As expected, the move from Muehlebach Stadium to Hilldale Park led to an explosion of offense. Unexpectedly, that explosion came from only one team. The Buck O’Neil offense jumped out to an early lead, then poured it on late to cruise to a 9-0 win, evening the series at two wins apiece.

Buck O’Neil knew it wouldn’t be an easy time against left-handed Hall of Famer Big Bill Foster, so he stacked his lineup with right-handed batters, with only Turkey Stearnes batting from the left box. O’Neil even penciled himself into the lineup for the first time.

His moves paid off immediately. Willie Wells, with only one hit in the first three games of the series, was inserted into the leadoff spot and broke out. Wells walked to open the game and scored on Josh Gibson’s double. The HOF shortstop ended up going three for five with a double and a triple, scored two runs, and drove in two more. Willie Wells is considered one of the greatest shortstops in Negro Leagues history, both for his offense (career .327/.408/.518 slash line) and his slick fielding. “El Diablo” slashed .390/.457/.707 against Major League competition and is credited with teaching Jackie Robinson how to turn the double play. He may or may not have been the first to wear a batting helmet.

Having kept himself out of the lineup for the first three games, Buck put himself out on the field for the first time, knowing when he was most likely to help the team. Not only did he double and score in his first at-bat, he showed why he’s considered one of the best defensive first basemen in Negro League history, showing great range to put out the first two batters from the Oscar Charleston squad, and even starting a double play that almost turned into a triple play in the second inning, ending a two-on, nobody out threat. O’Neil went two for three with a double and a run scored. Knowing his role, and willing to sacrifice for the good of the team, he let the other Buck take over once the lefty was off the hill, replacing himself with Buck Leonard, who walked in both his plate appearances, scoring a run in the 8th.

Dick “Cannonball” Redding made a statement in game four with a five-hit shutout against the Oscar Charleston All Stars.

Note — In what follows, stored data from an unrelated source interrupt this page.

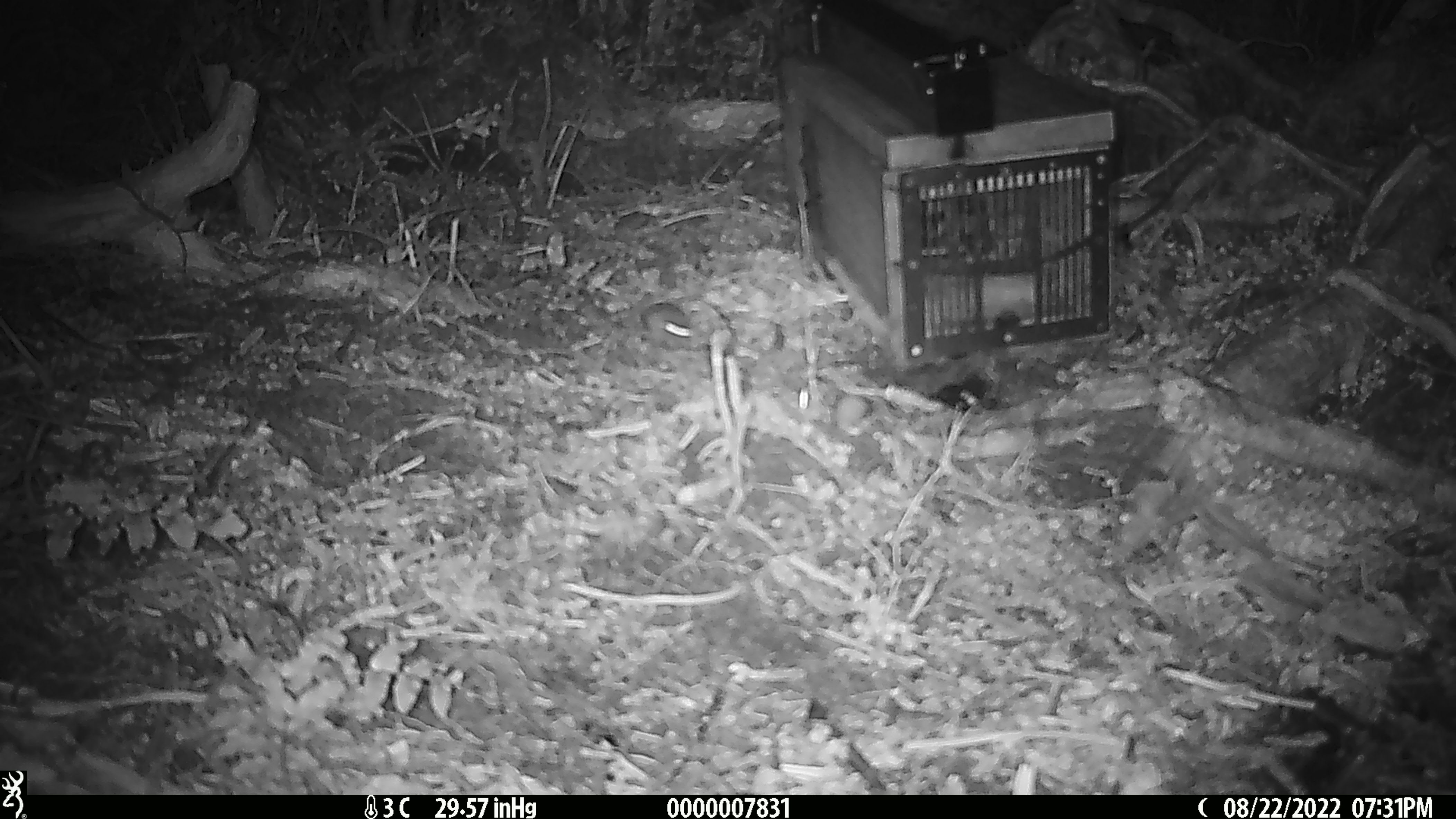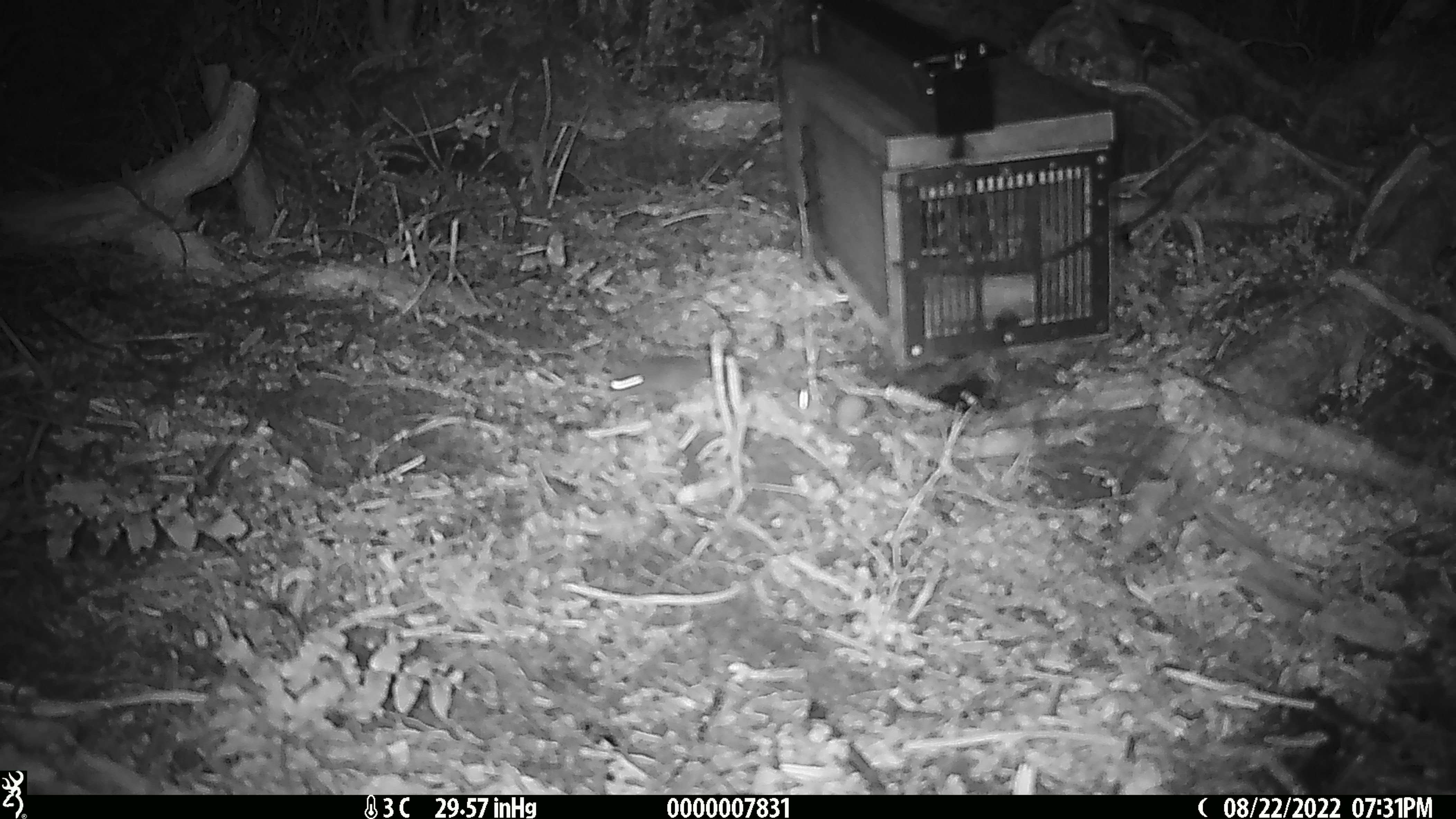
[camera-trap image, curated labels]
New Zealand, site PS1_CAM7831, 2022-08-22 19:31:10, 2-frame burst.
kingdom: Animalia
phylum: Chordata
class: Mammalia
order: Rodentia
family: Muridae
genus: Mus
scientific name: Mus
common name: mouse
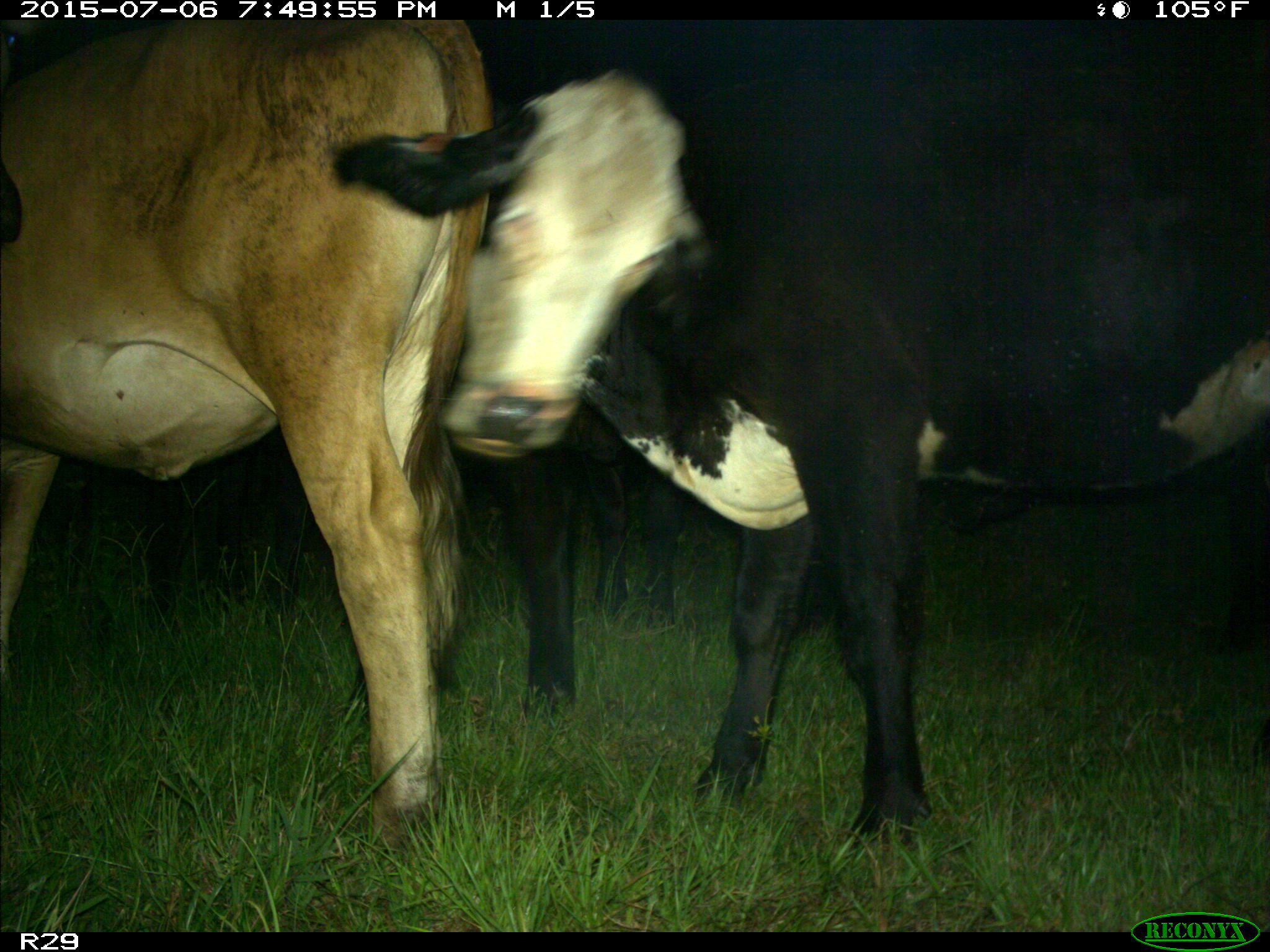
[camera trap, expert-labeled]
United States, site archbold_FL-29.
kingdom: Animalia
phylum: Chordata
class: Mammalia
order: Artiodactyla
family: Bovidae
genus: Bos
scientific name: Bos taurus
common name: domestic cow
Bos taurus (domestic cow).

As expected, Josh Gibson took advantage of the change of scenery, going two for four with a double, a walk, two RBI’s, and his first home run of the series.* But the hero of the game was Dick Redding. Oscar Charleston knew from his time as a teenager playing alongside Redding with the Indianapolis ABC’s that his squad was in for a long day, and “Cannonball” proved it, dominating from the first pitch of the game with his no wind-up delivery and exploding fastball that gave him his nickname. Redding gave up five hits and walked just one in the complete game shutout. Born in Atlanta, Cannonball was one of the most dominant pitchers of the early Negro Leagues, throwing as many as 30 no-hitters and once striking out 24 batters in a game. In 1917, before seeing combat in France during World War I, Cannonball went 14-3 with a 0.70 ERA with the Chicago American Giants. Redding was a well-liked manager for the Brooklyn Royal Giants for six seasons. Sadly, Cannonball suffered a “strange malady” and died young in a mental institution in New York.

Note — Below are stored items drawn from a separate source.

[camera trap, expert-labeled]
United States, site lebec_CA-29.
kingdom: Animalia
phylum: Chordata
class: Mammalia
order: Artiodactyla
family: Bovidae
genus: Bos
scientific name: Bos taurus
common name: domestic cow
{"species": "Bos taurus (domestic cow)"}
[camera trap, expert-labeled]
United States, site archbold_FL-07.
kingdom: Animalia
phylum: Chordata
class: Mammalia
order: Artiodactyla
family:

*Gibson’s first home run, a no-doubter to DEEP center field, may have actually come as a relief to the Oscar Charleston infielders. With the score only 3-0 at the time and Wells on third after a triple to leadoff the top of the 7th, “Charlie” was forced to bring his infield in. The move paid off when Stearnes grounded out and Wells stayed put, but that brought up the powerful Gibson. The infielders must have been quaking in their cleats to be so close to the massive Gibson, and can’t have been disappointed when the ball was launched deep into the sky as opposed to on the ground. Big Bill Foster must have been shook as well as he surrendered a home run to the very next batter, Oscar “Heavy” Johnson, ending his outing.

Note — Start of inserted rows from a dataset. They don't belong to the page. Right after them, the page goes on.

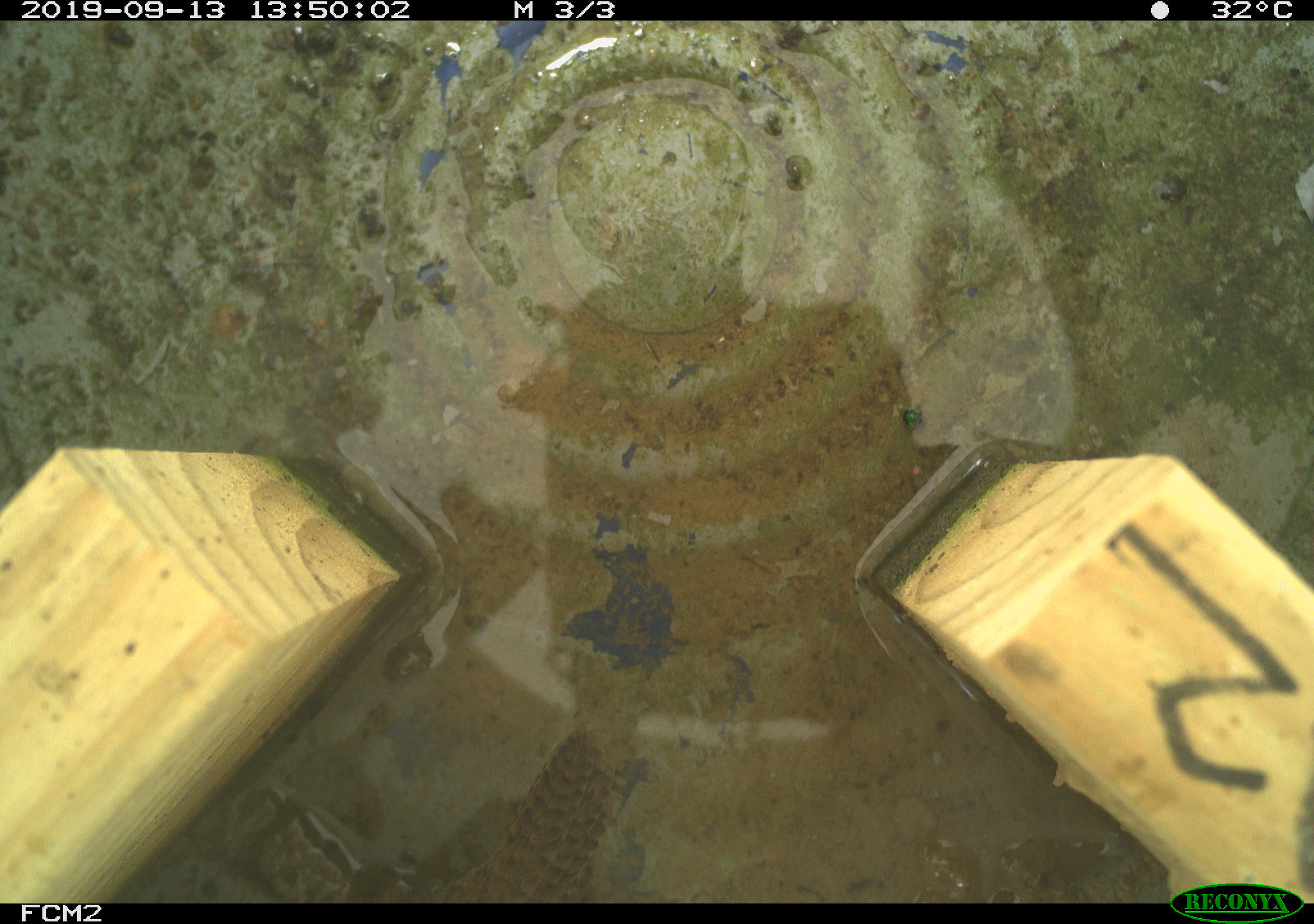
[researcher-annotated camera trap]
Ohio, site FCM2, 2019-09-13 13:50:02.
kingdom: Animalia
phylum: Chordata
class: Aves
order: Passeriformes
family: Troglodytidae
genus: Troglodytes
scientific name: Troglodytes aedon aedon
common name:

Oscar Charleston will send Hilton Smith back to the mound in game five, but even if his ace is able to recreate his game one performance, “Charlie” will need more life from his offense in order to break the series tie. Buck O’Neil will send Ol’ Satch back to the hill, who will most certainly have a chip on his shoulder after failing to best his Monarchs teammate Smith in game one.